El director de la Unidad de Endoscopia Bariátrica del Hospital Universitario HM Sanchinarro, Gontrand López-Nava, señala que los procedimientos endoscópicos para perder peso están ganando terreno, sobre todo entre personas que previamente han recurrido a fármacos antiobesidad como “Ozempic” y “Mounjaro”.
El especialista apunta que los inyectables y fármacos GLP-1 se han extendido con rapidez porque son accesibles, sencillos de administrar y ofrecen resultados visibles. No obstante, advierte de que el hecho de tratarse de un medicamento inyectable hace que muchos pacientes no mantengan su uso durante largos periodos.

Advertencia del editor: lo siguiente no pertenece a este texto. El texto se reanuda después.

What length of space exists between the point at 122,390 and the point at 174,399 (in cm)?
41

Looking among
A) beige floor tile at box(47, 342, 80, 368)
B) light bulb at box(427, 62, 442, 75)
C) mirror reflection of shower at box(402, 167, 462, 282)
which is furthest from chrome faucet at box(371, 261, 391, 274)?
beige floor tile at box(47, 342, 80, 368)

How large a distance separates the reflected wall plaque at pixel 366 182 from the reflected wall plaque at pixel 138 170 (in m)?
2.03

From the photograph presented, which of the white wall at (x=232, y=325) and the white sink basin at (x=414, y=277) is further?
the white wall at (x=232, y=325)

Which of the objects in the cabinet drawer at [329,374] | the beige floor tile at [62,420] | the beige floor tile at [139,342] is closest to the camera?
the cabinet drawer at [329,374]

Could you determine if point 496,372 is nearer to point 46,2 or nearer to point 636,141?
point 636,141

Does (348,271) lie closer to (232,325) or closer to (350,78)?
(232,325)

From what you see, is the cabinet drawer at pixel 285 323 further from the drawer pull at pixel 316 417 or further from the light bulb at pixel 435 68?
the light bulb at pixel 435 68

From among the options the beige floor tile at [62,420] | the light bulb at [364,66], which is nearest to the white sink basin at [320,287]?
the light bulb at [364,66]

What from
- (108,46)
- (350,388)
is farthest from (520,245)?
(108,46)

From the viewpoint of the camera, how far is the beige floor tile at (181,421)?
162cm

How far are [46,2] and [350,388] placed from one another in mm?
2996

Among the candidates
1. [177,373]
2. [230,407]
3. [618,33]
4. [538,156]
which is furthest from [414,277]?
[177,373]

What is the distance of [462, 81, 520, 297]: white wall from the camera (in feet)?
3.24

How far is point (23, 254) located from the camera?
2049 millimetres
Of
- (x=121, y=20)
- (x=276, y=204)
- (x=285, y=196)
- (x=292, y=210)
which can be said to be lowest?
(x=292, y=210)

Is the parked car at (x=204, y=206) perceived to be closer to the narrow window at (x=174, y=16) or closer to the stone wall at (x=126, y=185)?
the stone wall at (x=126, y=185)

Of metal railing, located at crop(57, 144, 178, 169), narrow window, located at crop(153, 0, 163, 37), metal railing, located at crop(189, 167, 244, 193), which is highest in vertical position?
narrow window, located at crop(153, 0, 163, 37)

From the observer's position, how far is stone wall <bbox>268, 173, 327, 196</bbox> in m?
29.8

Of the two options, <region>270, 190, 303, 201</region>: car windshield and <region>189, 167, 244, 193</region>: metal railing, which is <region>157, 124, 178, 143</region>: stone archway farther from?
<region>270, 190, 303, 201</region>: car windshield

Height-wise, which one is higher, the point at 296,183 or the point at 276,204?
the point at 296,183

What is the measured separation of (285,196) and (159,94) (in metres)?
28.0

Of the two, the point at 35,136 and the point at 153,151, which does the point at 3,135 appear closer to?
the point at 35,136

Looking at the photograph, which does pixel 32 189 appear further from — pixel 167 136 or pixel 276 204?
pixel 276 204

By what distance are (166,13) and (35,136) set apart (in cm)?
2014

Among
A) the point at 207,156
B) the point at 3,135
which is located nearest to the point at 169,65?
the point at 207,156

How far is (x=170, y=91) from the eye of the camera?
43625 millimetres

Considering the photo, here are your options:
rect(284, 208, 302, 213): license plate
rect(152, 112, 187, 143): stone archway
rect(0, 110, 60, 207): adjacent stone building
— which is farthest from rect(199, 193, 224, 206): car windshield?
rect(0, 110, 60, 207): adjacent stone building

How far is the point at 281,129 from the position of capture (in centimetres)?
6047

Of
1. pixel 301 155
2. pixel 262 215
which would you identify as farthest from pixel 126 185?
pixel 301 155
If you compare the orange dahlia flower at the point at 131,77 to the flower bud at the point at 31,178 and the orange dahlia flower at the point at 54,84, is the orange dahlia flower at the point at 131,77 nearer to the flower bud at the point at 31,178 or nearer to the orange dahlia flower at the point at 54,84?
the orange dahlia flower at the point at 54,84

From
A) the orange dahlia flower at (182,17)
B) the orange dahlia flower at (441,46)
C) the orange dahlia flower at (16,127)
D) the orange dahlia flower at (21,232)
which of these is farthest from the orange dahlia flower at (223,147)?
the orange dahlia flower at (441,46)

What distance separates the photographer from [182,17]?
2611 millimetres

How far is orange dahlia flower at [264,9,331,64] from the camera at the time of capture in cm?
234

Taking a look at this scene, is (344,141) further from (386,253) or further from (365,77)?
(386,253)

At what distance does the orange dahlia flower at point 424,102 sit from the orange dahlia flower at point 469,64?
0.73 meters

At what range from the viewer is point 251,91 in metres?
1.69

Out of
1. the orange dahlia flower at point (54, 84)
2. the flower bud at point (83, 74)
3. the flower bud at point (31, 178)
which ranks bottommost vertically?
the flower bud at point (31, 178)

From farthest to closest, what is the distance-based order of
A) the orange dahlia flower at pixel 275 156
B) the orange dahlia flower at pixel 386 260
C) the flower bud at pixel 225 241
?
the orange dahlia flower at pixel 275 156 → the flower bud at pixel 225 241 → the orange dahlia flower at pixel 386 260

Según la experiencia de López-Nava, la mayoría de quienes comienzan con estos tratamientos farmacológicos no los sostienen a largo plazo, ya sea por cansancio o por la aparición de efectos adversos ya conocidos, como estreñimiento, vómitos o pancreatitis.
“Al final es un poco pesado tener que estar pinchándose de forma recurrente para perder peso. Puedes aguantar meses, pero pocas personas van a aguantar un año así. Una gran parte de los pacientes que nos llegan ya han utilizado este recurso, pero se acaban cansando y buscan una solución más óptima”, ha explicado.
Ante esta situación, muchos de estos pacientes acaban optando por la llamada endoscopia bariátrica, una técnica de reducción de estómago que, gracias a los avances tecnológicos, se realiza sin cirugía abierta, evitando así cicatrices y reduciendo el riesgo de complicaciones. Se trata de un procedimiento mínimamente invasivo.
“Es una endoscopia tradicional. Entramos por la boca, realizamos la reducción de estómago y salimos sin ningún dolor para el usuario. No requiere postoperatorio ni procedimientos similares, lo que facilita mucho más la vida del paciente. Vienen, realizamos la intervención y se van”, ha detallado el especialista.
López-Nava subraya que esta técnica se acompaña de un seguimiento estructurado de dos años. “Es lo que es fundamental en este tratamiento. No es una intervención puntual y listo, sino que intentamos que el paciente entienda que es un proceso que debe ser más completo. Hay que cambiar rutinas nutricionales y, muy importante, tener un acompañamiento psicológico para motivar el cambio y contrarrestar el hambre emocional”, ha resaltado.
Este acompañamiento prolongado busca minimizar el conocido efecto rebote y ayudar al paciente a consolidar un estilo de vida diferente que le permita mantener un peso estable y saludable a largo plazo.
En su opinión, la expansión de “Ozempic” y “Mounjaro” ha contribuido a derribar un tabú social: el uso de medicamentos para adelgazar de forma autónoma. A medida que este tipo de fármacos se normaliza, más personas se animan a dar un paso más y valorar una intervención como la endoscopia bariátrica.
Con la llegada del nuevo año 2026 y el aumento de los propósitos relacionados con la pérdida de peso, el profesor López-Nava explica que ya están organizando a sus equipos para atender la demanda de numerosos pacientes. “Los fármacos son útiles como herramienta para comenzar a adelgazar. Suponen un puente para ganar confianza en otros tratamientos antiobesidad. Y, al fin y al cabo, están ayudando a que mucha gente con obesidad se anime a realizarse una endoscopia bariátrica para tratar un problema tan grave como este”, concluye López-Nava.